Winter rain and snow deficits have the potential to cause more problems in the Southwest than they do in large parts of the East, where annual rainfall is more evenly spread out over all 12 months of the year. In the Southwest, precipitation is sharply seasonal—a few wet months in winter and a few more in late summer.
The winter precipitation is especially important to groundwater supplies. Summer storms are often localized and short-lived, while winter storms can be large and lingering, allowing water to sink in. Also, snow that falls in the high country sustains stream flows throughout spring and early summer.
One implication of this “feast and famine” precipitation pattern is that drought impacts can pile up quickly if winter precipitation and summer rains fail in successive seasons. Dry winters also heighten the risk of fires, especially when they follow a good summer monsoon, as was the case this past summer: monsoon rains fuel lush vegetation growth, which then turns tinder dry over the winter.
The Southwest gets a winter wet season because the average latitude of the subtropical jet stream migrates southward in the winter. Storms from the Pacific often follow the west-to-east path of the jet stream, like corks bobbing along in a creek. The southward migration of this jet in winter increases the chances that storms will pass through southern California, Arizona, and New Mexico.

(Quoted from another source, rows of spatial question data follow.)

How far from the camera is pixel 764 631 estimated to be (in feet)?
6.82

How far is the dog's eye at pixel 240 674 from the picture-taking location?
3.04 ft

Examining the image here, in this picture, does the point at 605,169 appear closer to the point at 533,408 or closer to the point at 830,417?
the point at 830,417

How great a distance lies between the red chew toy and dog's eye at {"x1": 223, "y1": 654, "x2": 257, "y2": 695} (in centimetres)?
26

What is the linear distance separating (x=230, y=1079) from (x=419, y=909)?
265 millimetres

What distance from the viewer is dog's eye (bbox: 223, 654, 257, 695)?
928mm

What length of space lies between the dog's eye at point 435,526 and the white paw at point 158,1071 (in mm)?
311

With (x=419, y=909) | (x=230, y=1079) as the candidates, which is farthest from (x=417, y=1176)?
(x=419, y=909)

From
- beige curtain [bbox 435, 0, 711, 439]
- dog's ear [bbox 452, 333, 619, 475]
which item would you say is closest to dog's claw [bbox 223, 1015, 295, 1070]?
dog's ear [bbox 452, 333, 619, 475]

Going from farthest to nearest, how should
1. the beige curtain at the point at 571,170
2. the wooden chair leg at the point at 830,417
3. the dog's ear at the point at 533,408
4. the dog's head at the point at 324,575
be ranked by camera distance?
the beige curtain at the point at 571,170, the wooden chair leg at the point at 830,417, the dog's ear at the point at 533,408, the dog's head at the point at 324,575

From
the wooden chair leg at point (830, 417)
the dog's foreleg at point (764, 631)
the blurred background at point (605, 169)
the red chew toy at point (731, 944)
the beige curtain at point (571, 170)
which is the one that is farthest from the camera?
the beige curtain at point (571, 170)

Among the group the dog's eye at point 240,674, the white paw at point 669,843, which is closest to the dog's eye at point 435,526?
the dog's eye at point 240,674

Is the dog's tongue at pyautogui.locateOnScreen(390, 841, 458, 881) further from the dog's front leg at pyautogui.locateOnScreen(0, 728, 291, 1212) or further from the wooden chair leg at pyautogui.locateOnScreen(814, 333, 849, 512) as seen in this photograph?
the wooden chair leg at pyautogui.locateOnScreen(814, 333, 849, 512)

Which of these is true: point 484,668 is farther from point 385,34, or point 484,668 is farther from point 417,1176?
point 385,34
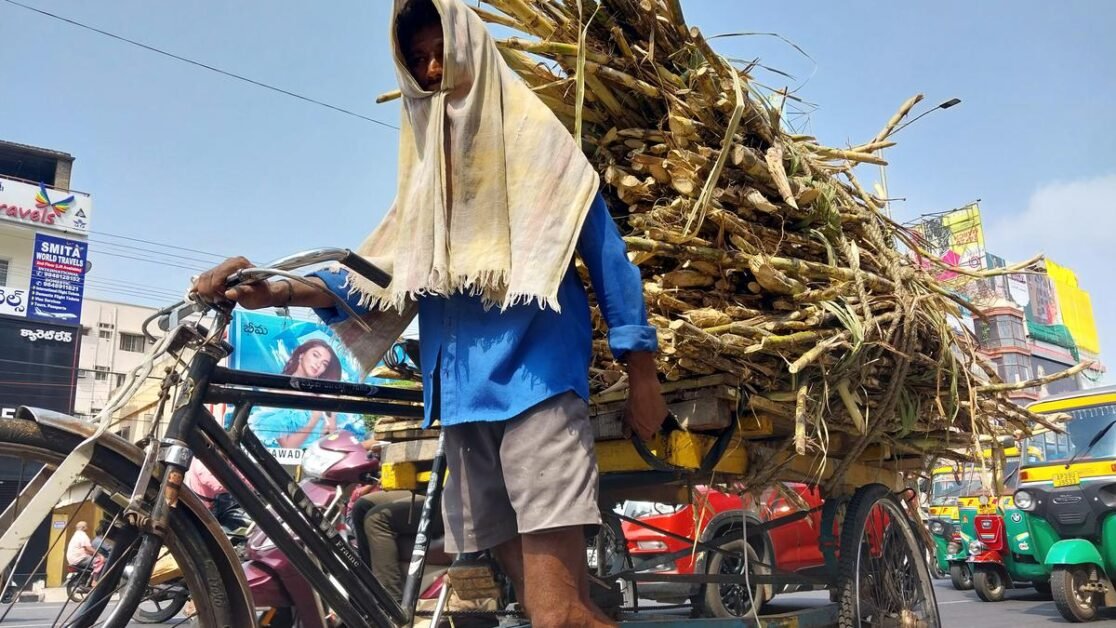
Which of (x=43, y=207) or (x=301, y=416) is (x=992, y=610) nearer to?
(x=301, y=416)

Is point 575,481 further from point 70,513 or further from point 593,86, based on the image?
point 593,86

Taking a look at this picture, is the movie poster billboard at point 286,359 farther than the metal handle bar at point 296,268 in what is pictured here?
Yes

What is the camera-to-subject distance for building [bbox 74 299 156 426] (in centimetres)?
2864

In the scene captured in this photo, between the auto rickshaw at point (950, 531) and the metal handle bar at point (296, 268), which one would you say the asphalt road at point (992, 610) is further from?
the metal handle bar at point (296, 268)

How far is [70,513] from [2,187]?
29.8 meters

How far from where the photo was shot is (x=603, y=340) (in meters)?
2.88

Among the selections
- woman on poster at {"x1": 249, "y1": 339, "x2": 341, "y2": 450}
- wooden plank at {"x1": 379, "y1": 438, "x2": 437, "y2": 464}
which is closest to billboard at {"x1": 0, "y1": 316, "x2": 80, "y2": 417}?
woman on poster at {"x1": 249, "y1": 339, "x2": 341, "y2": 450}

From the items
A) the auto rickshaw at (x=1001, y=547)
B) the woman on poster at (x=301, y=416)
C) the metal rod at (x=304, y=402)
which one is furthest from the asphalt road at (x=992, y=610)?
the woman on poster at (x=301, y=416)

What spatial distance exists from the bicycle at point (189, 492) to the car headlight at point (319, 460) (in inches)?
81.5

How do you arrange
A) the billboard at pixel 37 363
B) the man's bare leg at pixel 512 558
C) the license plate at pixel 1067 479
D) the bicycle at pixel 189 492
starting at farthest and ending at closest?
the billboard at pixel 37 363 < the license plate at pixel 1067 479 < the man's bare leg at pixel 512 558 < the bicycle at pixel 189 492

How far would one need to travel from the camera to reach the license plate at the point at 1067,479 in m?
7.42

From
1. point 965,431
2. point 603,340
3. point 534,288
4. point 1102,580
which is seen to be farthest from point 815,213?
point 1102,580

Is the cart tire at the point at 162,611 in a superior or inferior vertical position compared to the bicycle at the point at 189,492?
inferior

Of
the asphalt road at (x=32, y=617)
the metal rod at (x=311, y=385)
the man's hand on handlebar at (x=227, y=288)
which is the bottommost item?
the asphalt road at (x=32, y=617)
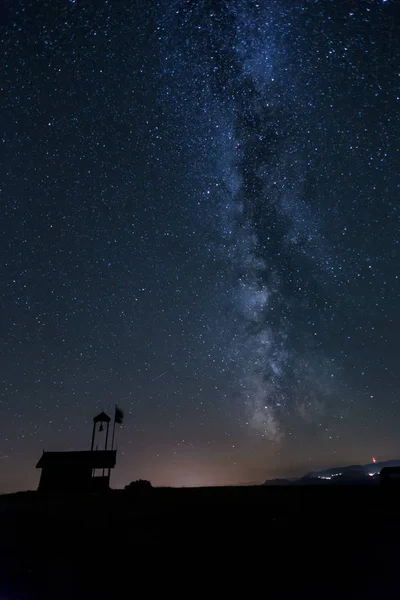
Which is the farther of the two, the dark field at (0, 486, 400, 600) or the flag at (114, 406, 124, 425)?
the flag at (114, 406, 124, 425)

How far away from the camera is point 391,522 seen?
9523mm

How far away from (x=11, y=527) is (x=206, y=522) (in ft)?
22.3

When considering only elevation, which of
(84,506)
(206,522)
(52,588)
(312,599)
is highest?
(84,506)

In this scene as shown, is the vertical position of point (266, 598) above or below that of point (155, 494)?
below

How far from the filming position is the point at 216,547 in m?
9.70

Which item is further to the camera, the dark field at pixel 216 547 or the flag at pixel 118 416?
the flag at pixel 118 416

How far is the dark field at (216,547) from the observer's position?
8570mm

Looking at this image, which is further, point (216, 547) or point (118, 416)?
point (118, 416)

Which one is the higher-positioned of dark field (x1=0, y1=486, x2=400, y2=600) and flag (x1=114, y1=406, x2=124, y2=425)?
flag (x1=114, y1=406, x2=124, y2=425)

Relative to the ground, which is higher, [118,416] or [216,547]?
[118,416]

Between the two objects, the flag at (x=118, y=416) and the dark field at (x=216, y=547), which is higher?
the flag at (x=118, y=416)

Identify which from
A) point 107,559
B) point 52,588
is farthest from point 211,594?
point 52,588

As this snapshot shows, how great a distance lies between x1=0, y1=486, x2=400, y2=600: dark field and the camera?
857cm

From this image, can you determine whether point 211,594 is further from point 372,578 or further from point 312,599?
point 372,578
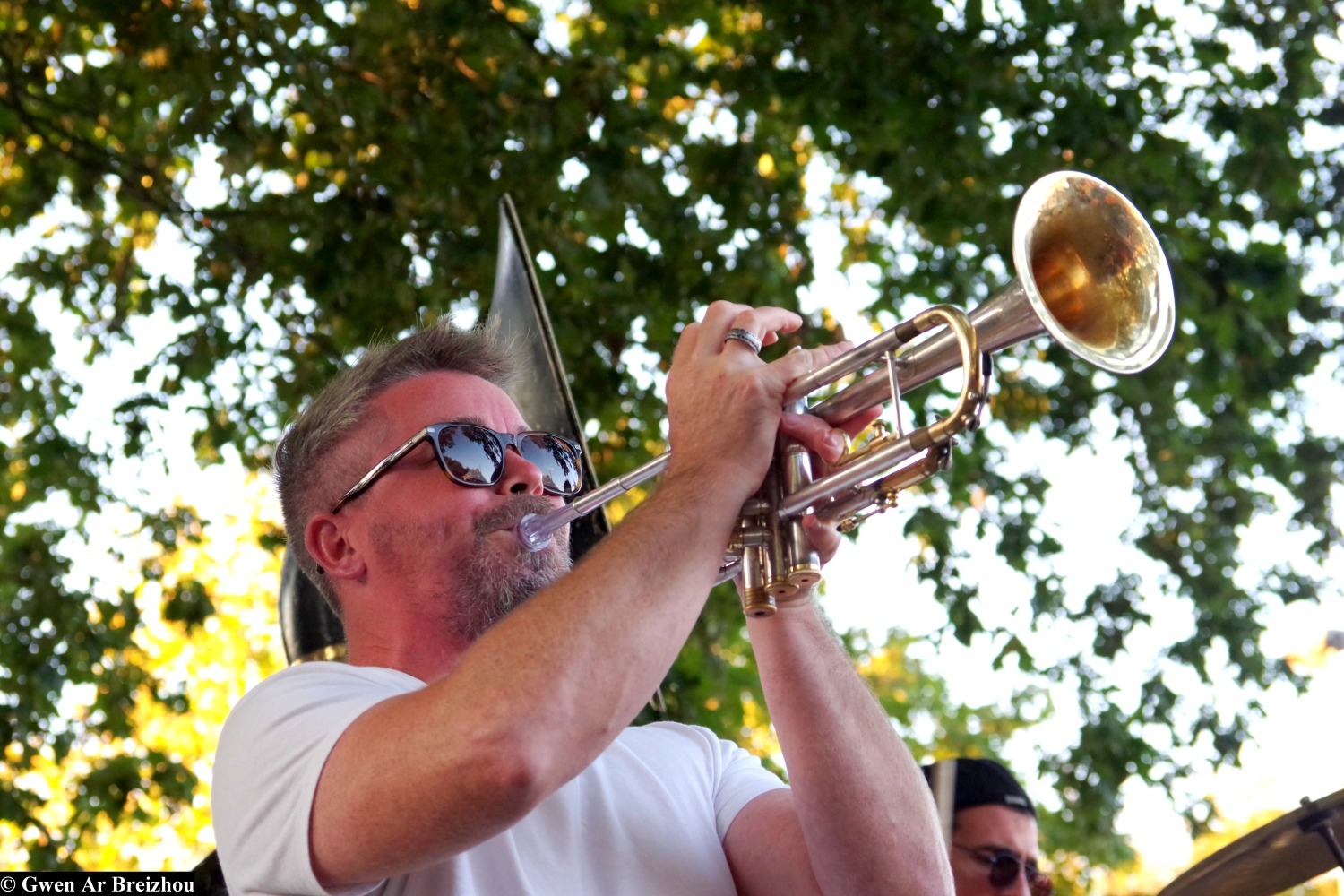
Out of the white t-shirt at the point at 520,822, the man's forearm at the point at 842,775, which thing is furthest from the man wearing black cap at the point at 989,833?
the man's forearm at the point at 842,775

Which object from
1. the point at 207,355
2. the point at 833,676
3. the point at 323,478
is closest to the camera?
the point at 833,676

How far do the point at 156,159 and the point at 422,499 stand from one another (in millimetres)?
4645

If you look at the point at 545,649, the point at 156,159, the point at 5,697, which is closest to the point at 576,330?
the point at 156,159

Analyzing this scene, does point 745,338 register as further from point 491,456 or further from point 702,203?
point 702,203

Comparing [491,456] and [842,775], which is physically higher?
[491,456]

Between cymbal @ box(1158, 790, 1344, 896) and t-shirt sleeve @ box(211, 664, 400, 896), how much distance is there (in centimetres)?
200

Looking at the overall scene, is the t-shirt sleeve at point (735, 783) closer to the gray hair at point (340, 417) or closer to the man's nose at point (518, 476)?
the man's nose at point (518, 476)

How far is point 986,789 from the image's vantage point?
408 centimetres

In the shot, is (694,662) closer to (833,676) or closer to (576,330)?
(576,330)

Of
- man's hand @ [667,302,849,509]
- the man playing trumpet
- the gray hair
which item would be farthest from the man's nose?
man's hand @ [667,302,849,509]

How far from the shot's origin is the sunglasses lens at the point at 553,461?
2.71 metres

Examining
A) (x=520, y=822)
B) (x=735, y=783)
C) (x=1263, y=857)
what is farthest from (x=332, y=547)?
(x=1263, y=857)

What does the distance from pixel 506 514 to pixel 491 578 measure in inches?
5.1

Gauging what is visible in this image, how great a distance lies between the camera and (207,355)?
253 inches
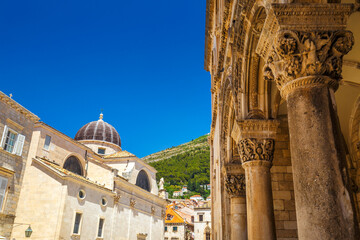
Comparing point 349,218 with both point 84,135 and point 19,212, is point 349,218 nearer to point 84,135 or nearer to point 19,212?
point 19,212

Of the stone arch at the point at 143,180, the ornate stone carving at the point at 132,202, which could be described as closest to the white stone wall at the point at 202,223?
the stone arch at the point at 143,180

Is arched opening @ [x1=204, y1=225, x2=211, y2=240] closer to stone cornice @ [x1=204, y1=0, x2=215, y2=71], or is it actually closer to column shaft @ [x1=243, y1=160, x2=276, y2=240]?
stone cornice @ [x1=204, y1=0, x2=215, y2=71]

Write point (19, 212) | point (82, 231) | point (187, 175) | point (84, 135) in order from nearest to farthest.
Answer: point (19, 212) → point (82, 231) → point (84, 135) → point (187, 175)

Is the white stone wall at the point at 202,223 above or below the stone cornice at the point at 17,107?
below

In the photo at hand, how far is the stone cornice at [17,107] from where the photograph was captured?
19.5 m

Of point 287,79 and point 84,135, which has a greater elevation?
point 84,135

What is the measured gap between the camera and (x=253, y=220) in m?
6.61

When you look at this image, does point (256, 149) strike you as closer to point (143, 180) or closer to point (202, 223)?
point (143, 180)

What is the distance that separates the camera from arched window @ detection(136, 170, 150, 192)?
40731 millimetres

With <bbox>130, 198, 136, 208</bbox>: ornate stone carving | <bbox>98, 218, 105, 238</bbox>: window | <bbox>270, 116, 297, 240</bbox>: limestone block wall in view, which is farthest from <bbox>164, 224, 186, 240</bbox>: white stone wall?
<bbox>270, 116, 297, 240</bbox>: limestone block wall

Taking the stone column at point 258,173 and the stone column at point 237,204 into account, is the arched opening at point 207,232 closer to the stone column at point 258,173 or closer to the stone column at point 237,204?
the stone column at point 237,204

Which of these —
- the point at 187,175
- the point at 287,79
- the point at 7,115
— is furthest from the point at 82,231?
the point at 187,175

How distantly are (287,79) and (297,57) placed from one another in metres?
0.30

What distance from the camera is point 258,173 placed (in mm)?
7082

It is through the Pacific jet stream that El Niño and La Niña, which reach their peaks in winter, exert their influence on Southwest precipitation. Among the significant influences of the two phenomena is that they change the strength and average location of the jet stream.
During El Niño events, increased thunderstorms in the eastern tropical Pacific strengthen the Pacific jet stream (the segment of the subtropical jet that stretches across the eastern Pacific). It meanders less, repeatedly steering storms across the southern tier of the United States like a sluice gate.
During La Niña events, the enhanced thunderstorm activity shifts to the other side of the Pacific. The jet stream in the eastern Pacific is weaker, and it often wanders into the northern mid-latitudes. Winter storms are more likely to pass through the Pacific Northwest, leaving the Southwest dry.